Title: Down Along With That Devil’s Bones
Rating: 4 Stars
This is a book about Confederate monuments and what to do with them. Should we tear them down? By tearing them down, are we somehow ignoring history? What does it feel like to walk by a statue in your home town every day knowing that the person being glorified treated your ancestors as animals?
O’Neill concentrates on four specific monuments. They are all devoted to that great son of the South, Nathan Bedford Forrest. One is located in Selma. Another is located in Murfreesboro, The third is in Nashville and the fourth is in Memphis.
Those who want to memorialize the Confederate legacy really do love Forrest. He was a man of humble beginnings who rose from private to Lieutenant General. His cavalry consistently, until the end of the war, bested the Union army. He was undoubtedly a man of great courage and possessed a great military strategic mind. Unlike that other Confederate icon, Robert E Lee, he does not have the stink of surrender about him. He seems purpose made to be a perfect figure for the Lost Cause congregation to worship.
Let’s not beat around the bush. Forrest was a horrible person. He was indeed born in great poverty. He made his fortune (earning the equivalent of a million dollars a year) in slave trading. This was during the so-called second middle passage era. International slave trade was forbidden. However, there was great profit to be made in breeding slaves in the upper southern states and then selling them down the river to die in misery on cotton plantations in the deep south. Forrest made his money here. In Memphis, he had a slave lot that was quite literally next door to a church that still stands and is in use today. He held auctions. He sold men, women, and children.
He made so much money that when the Civil War came, he was able to raise and command his own cavalry regiment. Without a doubt he was a great and courageous soldier. He also led a brutal massacre. Attacking Fort Pillow, he met a Union force of white and black soldiers. No mercy was given. Despite black soldiers going up to Confederate soldiers on their hands and knees to surrender, they were butchered. There were stories of men being burned to death and hacked apart with sabers.
After the war, Southern leaders were able to keep the practice of slavery under a different name. This involved arresting and convicting a black person of some trivial crime. Not being able to pay the fine, they would be incarcerated. Once incarcerated, the county would lease the prisoners to work under slave like conditions with no pay, where they were constantly chained, and under which they could be whipped if they did not meet their daily quota. In his post Civil War activities, Forrest made use of leased convicts, personally keeping the practice of slavery alive.
Let’s not forget his coup de grace. As the Grand Wizard, Forrest was the first national leader of the Ku Klux Klan. With his heroic fame, he had no trouble at all growing the Klan.
There you have it, Nathan Bedford Forest: slave trader, war criminal, convict leaser, and KKK leader. What’s not to love?
Of course, there are people who try to explain all of this. Slave trading was legal when he did it. Convict leasing was legal when he did it, The Fort Pillow commander should have surrendered, and the original KKK was just a response to Northern oppression. Still, it is a lot to explain and what does it say about your legacy if you have to explain all of that away?

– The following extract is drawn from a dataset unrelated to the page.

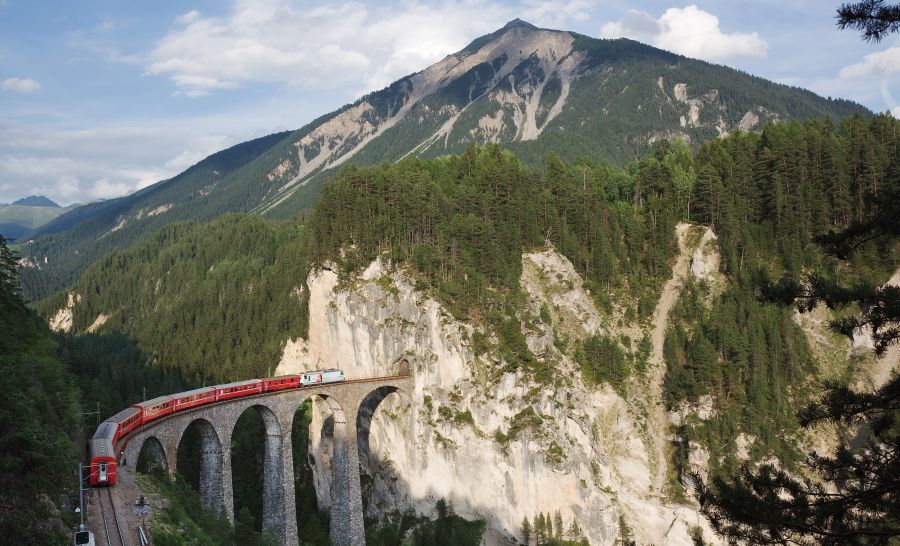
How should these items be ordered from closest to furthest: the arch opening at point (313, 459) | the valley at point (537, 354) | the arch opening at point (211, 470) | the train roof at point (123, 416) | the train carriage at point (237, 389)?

So, it’s bad enough that there are monuments to such a man. Some of their locations and timing are atrocious.
Take Selma as an example. This is a sacred place for the Civil Rights movement. This is where so many were attacked and beaten as they tried to peacefully cross over the Edmund Pettis Bridge. In the year 2000, after decades of struggle, a black man was elected mayor. One of the last acts of the previous mayor was authorizing the placement of a Forrest statue. Less than a week after the mayor’s inauguration, Forrest’s statue was erected. How can anyone take that other than as a provocative statement that, even if there’s a black mayor, the racial hierarchy is still preserved?
Another example is Murfreesboro. Here it is an ROTC building on the campus of Middle Tennessee State University (MTSU). On the surface, given Forrest’s military experience, it doesn’t seem to be a totally crazy choice. However, it’s not like the building was built in 1865. The building was built in 1958. If you know your history, then you’ll know that this was at the height of desegregation struggles. Naming a building after a slave owning / slave trading Confederate general in 1958 is, like Selma, a statement about maintaining the current racial hierarchy. What makes it even worse is that the MTSU student body is about one third people of color. Every day they have to walk past a building named for someone that enslaved, sold, and massacred their ancestors.
The common thread running through Confederate monuments is that, despite all of the fancy words, that they in fact are not celebrating some long faded Confederate honor or way of life. If you actually look at when a monument was built, you will notice that nearly all of them were placed during a time when Jim Crow was getting started, or when desegregation was beginning to gain momentum, or a major civil rights act was passed. The now ubiquitous stars and bars Confederate flag wasn’t even a symbol until Strom Thurmond’s 1948 Dixiecrat presidential campaign, which was in opposition to Harry Truman’s civil rights actions and whose platform was basically all about segregation.
It doesn’t matter if your ancestors didn’t own slaves. It doesn’t matter if your ancestors immigrated here long after the war was over. These monuments stain all of us. We must all acknowledge our shared American past and how that past has systemically affected our present and will affect our future.